Ее штурмовали Пелиссон, Вольтер, Линге.
Герцог Орлеанский принимал участие во всех событиях, которые подготовили великий день 14 июля, однако его двусмысленное положение помешало ему четко обозначить свои взгляды.
Коль скоро таким людям, как Лафайет и Ламет, было неловко в их республиканских фраках, то тем более это происходило с представителем Орлеанского дома, Бурбоном, принцем крови, потомком пятого сына Людовика Святого.
Вот почему тот самый человек, который в сражении при Уэссане безбоязненно, с открытой грудью, не имея никакой другой кирасы, кроме голубой орденской ленты, подставлял себя под пушечные ядра, летевшие с семи английских кораблей, надел защитный нагрудник, перед тем как во главе сорока семи депутатов дворянства присоединиться в церкви святого Людовика к представителям третьего сословия.

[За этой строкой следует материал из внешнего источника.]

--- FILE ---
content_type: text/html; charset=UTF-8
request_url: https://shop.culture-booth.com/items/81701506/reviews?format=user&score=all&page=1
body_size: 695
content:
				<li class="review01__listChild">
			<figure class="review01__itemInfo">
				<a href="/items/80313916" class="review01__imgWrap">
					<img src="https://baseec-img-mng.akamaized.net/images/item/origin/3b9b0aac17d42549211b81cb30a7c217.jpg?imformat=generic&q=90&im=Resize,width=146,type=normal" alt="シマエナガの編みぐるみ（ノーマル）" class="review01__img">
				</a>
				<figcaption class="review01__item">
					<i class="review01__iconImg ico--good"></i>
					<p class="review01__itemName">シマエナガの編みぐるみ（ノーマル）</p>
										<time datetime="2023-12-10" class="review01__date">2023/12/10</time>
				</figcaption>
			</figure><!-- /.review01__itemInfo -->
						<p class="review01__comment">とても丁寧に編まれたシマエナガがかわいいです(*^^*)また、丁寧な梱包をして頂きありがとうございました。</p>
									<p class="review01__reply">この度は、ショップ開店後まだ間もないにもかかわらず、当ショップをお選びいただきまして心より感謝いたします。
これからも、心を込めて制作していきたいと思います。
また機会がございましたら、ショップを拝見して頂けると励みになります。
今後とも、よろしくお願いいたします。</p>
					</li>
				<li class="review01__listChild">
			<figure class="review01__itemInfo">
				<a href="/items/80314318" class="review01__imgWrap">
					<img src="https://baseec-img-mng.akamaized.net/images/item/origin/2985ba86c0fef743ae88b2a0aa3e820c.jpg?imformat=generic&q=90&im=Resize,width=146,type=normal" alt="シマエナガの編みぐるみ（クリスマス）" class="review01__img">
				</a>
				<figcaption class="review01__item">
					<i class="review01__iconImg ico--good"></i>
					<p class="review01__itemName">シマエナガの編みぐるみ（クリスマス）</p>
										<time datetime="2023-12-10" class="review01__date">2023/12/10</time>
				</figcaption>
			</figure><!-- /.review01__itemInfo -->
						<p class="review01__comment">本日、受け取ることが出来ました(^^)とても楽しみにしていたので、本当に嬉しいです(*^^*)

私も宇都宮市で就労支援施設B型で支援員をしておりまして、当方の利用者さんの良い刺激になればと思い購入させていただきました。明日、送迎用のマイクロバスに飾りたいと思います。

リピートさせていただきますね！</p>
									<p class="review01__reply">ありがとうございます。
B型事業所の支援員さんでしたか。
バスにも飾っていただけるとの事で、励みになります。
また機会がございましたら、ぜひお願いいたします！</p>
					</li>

Но мало того что этот нагрудник плохо обеспечивал его безопасность, он еще и затруднял ему дыхание: герцогу стало дурно, ему расстегнули жилет и увидели под ним кирасу.
Такую же изготовили для Людовика XVI накануне 10 августа, но он, при всем своем малодушии, отказался надеть ее.
Всем известна прозвучавшая по этому поводу острота Мирабо — великолепная острота, исполненная непристойности.
Единогласно избранный председателем Национального собрания в тот момент, когда речь шла о замене Байи, чьи полномочия истекали 1 июля, герцог Орлеанский отказался от председательства, рассудив, что чем больше он будет на виду, тем вероятнее ему придется принять окончательное, определенное и бесповоротное решение. Он предпочел, несчастный принц, остаться в полумраке, в котором, как ему казалось, у него будет возможность утаивать трепет своего сердца и бледность своего лица.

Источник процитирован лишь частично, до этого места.